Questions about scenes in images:
**********

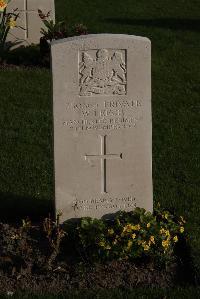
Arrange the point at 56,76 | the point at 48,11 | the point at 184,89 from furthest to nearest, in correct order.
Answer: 1. the point at 48,11
2. the point at 184,89
3. the point at 56,76

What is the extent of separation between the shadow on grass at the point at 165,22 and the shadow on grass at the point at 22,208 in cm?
712

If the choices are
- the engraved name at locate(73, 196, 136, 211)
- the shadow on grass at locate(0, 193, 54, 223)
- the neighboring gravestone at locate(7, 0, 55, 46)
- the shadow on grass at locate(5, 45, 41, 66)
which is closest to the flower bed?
the engraved name at locate(73, 196, 136, 211)

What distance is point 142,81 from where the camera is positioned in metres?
5.68

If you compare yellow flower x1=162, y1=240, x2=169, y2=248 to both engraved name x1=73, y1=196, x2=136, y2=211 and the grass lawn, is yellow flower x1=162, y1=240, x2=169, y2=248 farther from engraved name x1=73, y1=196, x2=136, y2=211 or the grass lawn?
engraved name x1=73, y1=196, x2=136, y2=211

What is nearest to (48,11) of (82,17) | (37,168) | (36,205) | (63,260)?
(82,17)

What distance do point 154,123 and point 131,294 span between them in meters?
3.77

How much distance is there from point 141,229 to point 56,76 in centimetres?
140

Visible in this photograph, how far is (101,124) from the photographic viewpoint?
577 centimetres

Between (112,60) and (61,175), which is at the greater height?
(112,60)

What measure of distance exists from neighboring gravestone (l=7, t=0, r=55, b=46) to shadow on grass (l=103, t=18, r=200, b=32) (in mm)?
2299

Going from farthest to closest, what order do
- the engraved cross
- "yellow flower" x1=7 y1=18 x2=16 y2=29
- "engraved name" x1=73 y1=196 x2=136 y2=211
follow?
1. "yellow flower" x1=7 y1=18 x2=16 y2=29
2. "engraved name" x1=73 y1=196 x2=136 y2=211
3. the engraved cross

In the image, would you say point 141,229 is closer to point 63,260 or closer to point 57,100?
point 63,260

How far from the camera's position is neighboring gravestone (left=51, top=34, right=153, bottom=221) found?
18.2ft

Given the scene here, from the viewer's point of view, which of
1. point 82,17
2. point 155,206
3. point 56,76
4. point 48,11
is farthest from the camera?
point 82,17
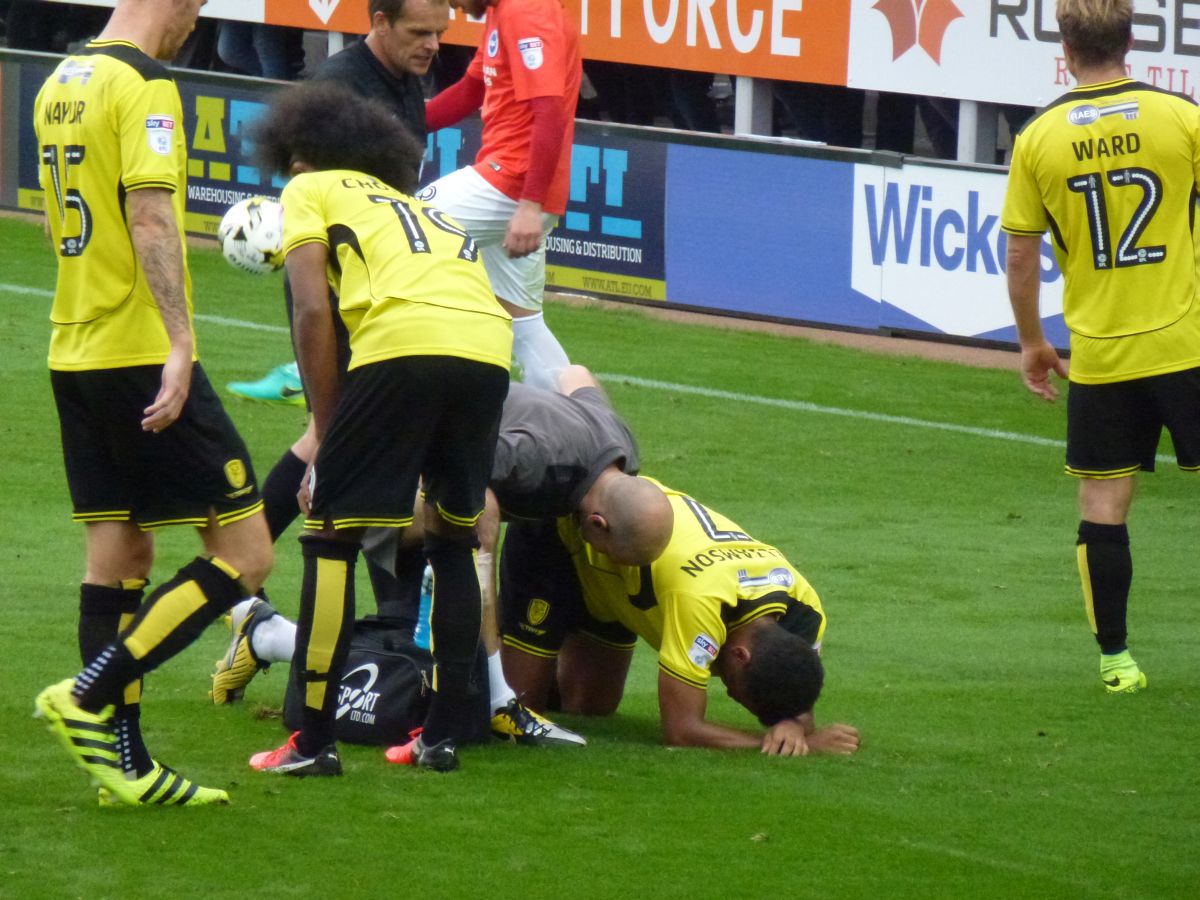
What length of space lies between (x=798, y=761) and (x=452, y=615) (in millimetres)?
1006

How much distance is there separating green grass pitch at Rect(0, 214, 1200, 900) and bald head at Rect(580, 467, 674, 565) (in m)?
0.52

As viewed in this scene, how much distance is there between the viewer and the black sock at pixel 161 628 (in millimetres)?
4242

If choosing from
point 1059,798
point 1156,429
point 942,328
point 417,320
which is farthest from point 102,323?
point 942,328

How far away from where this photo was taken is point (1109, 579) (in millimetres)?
5793

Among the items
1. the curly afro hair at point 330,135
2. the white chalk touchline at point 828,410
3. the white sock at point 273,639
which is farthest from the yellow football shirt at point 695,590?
the white chalk touchline at point 828,410

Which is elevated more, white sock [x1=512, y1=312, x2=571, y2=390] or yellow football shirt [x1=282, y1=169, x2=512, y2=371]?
yellow football shirt [x1=282, y1=169, x2=512, y2=371]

**********

# Exercise description
Extract and repeat word for word the part of the listing that opens with the line containing "Between (112,60) and" and closes with the line containing "3. the engraved cross", keeping both of those lines.

# The output
Between (112,60) and (61,175), which is at the greater height?
(112,60)

What measure of distance exists from neighboring gravestone (l=7, t=0, r=55, b=46) to shadow on grass (l=103, t=18, r=200, b=32) (in mm)?
2299

Going from farthest to closest, what order do
- the engraved cross
- "yellow flower" x1=7 y1=18 x2=16 y2=29
- "engraved name" x1=73 y1=196 x2=136 y2=211
follow?
1. "yellow flower" x1=7 y1=18 x2=16 y2=29
2. "engraved name" x1=73 y1=196 x2=136 y2=211
3. the engraved cross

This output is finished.